Through its City Insights data platform, Mastercard, which runs initiative programmes for more than 40 governments and over 300 projects around the world, also helped New York City analyse the economic consequences of COVID-19 lockdowns.

“We are already starting to contribute to the thinking about post-COVID, and how we can make these economies not only just come back but come back stronger, safer and more resilient and inclusive over time,” Gamino said.

COVID-19 impact

Consumption behaviour changed significantly due to COVID-19, resulting in a strong divergence in market performance across economic sectors and reflecting investors views on long term-impacts and shift to the new normal.

Roughly half of U.S. consumer spending could be adversely affected by the pandemic with restaurants and hotels the most hit with a massive 90 percent change in spending in the second quarter, according to HSBC Global Research.

In the MSCI World index, which tracks 1,640 companies across 28 countries, winners included businesses operating in health, food, digital and remote services, while losers were those facing consumer behaviour changes and delays of non-essential spending.

Across the world, corporates took a series of both operational and financial measures to mitigate the impacts of the pandemic such as cost reduction programmes, layoffs, suspension of dividends and delays in capital expenditure and expansion.

According to Clark, COVID-19 has seven mid to long-term socio-economic implications related to supply chain diversification, digital transformation and servicisation of the economy, focus on health and wellness, sustainable economy drive, new spatial patterns, geo-political changes and new social contract with more inclusion and tackling of inequalities.

Tackling climate change

COVID-19 has accelerated the process of technology adoption, making cities more responsive to citizens and creating opportunities to host different economic models that over the last decade merged into integrated corporate super clusters using new cutting-edge technologies in what is called a circular economy.

As integrated companies are critical providers of services to cities, figuring out partnerships that bring benefits from integration and collaboration is important, Clark said.

The cities must also now focus on how they can use digital technologies to draw people again to face-to-face experiences, regaining public trust by addressing issues like cleanliness, hygiene and security.

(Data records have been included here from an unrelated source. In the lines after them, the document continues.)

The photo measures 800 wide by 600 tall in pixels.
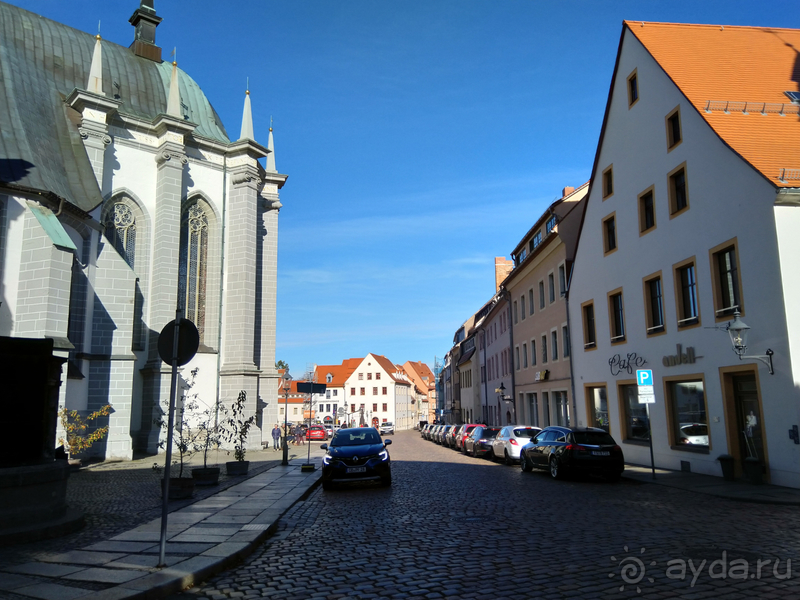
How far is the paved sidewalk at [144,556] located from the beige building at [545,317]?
19143 mm

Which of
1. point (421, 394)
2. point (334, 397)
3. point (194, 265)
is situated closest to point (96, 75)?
point (194, 265)

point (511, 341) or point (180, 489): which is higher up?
point (511, 341)

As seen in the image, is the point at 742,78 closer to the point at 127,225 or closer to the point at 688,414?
the point at 688,414

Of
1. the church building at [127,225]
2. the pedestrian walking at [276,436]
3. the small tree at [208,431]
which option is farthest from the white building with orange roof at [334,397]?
the small tree at [208,431]

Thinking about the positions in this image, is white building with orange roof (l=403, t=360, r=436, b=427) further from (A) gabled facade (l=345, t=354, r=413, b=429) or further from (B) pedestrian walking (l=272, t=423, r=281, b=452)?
(B) pedestrian walking (l=272, t=423, r=281, b=452)

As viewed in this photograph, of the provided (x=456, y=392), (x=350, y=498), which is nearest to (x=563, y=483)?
(x=350, y=498)

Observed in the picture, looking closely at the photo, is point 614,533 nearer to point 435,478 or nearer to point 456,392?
point 435,478

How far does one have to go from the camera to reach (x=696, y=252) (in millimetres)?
17578

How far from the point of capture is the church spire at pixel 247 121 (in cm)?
3538

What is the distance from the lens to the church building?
21891 millimetres

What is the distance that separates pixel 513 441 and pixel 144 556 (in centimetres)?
1793

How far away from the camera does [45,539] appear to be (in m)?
8.55

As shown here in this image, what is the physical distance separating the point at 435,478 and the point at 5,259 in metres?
16.3

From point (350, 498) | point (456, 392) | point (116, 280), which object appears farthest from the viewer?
point (456, 392)
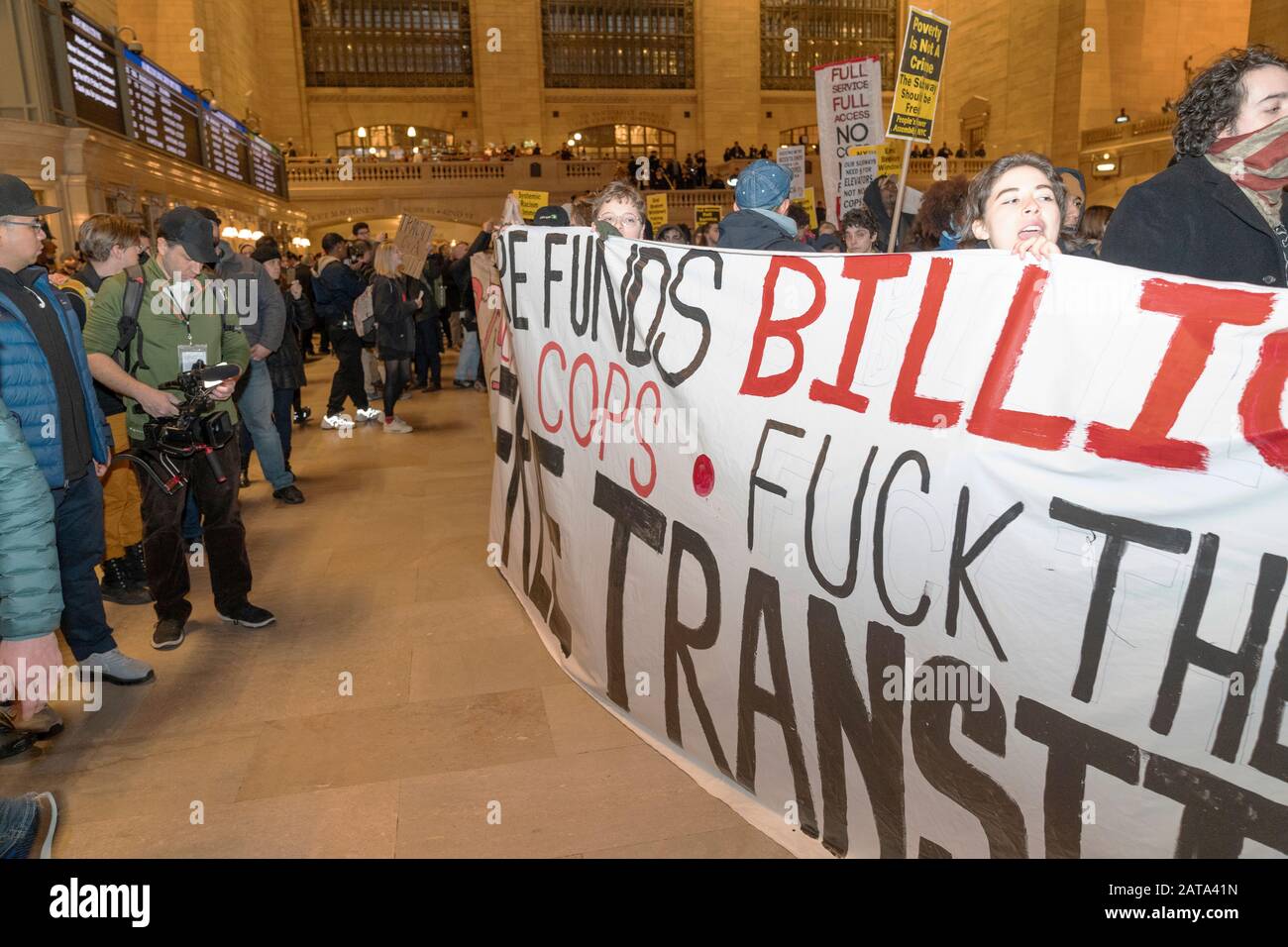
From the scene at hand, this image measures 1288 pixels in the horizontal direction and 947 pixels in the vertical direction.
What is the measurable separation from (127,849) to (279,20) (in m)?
39.1

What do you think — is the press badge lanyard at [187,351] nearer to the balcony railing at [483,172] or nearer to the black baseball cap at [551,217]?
the black baseball cap at [551,217]

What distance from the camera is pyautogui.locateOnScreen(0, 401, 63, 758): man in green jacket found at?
6.51 ft

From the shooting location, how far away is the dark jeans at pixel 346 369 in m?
10.0

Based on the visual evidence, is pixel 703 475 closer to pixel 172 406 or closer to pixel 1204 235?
pixel 1204 235

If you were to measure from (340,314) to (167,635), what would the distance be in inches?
244

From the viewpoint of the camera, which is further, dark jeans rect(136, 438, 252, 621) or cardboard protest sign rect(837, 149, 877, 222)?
cardboard protest sign rect(837, 149, 877, 222)

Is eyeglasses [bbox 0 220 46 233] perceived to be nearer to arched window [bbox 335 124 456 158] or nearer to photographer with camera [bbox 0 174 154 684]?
photographer with camera [bbox 0 174 154 684]

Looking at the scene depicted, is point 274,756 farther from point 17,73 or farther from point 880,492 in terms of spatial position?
point 17,73

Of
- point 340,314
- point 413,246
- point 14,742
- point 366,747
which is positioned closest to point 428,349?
point 413,246

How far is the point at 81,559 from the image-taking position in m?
3.78

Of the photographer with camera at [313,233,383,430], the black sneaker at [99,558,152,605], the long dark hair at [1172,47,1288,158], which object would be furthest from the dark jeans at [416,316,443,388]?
the long dark hair at [1172,47,1288,158]

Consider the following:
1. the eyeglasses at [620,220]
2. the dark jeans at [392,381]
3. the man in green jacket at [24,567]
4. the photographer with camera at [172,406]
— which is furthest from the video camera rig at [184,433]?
the dark jeans at [392,381]

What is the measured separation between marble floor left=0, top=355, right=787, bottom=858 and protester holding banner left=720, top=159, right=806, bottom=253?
2.04 m

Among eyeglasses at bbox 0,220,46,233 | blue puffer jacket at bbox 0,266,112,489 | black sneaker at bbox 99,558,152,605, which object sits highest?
eyeglasses at bbox 0,220,46,233
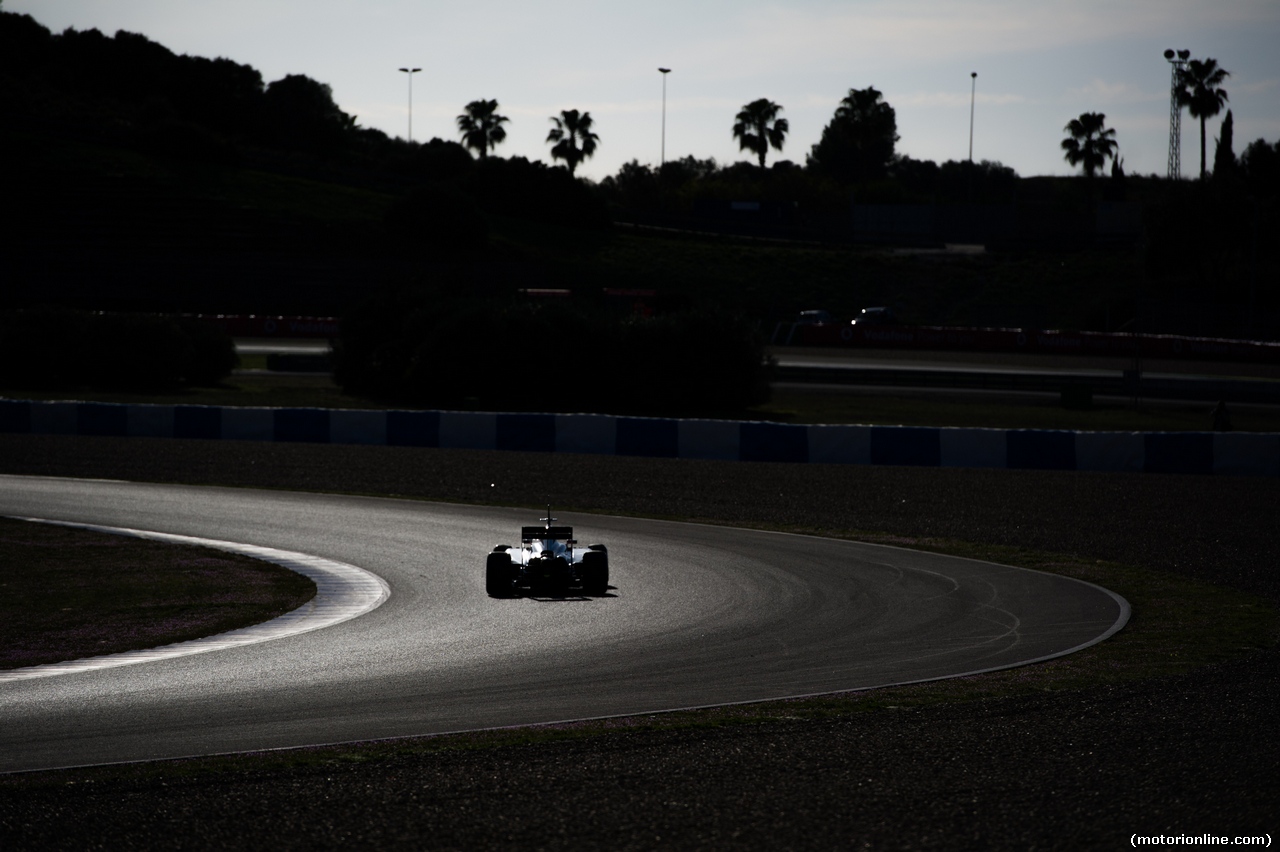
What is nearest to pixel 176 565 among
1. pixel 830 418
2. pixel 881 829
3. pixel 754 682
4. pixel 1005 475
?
pixel 754 682

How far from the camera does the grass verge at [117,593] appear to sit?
8203mm

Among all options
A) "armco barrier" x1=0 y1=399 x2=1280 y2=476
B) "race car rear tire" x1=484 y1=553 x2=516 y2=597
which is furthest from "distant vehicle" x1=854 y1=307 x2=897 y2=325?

“It is important that we start to enjoy cities again as soon as we can. Cities attract populations because they are places of fun," Clark said.

"Digital technologies are a tool to make places great again. They are not just a competitive alternative channel,” he said.

HSBC and Mastercard are brilliantly compatible partners in this City Possible initiative. We work for the future of the planet with a deep commitment to sustainable finance and the climate transition

GREG CLARK | GLOBAL HEAD OF FUTURE CITES AND NEW INDUSTRIES AT HSBC.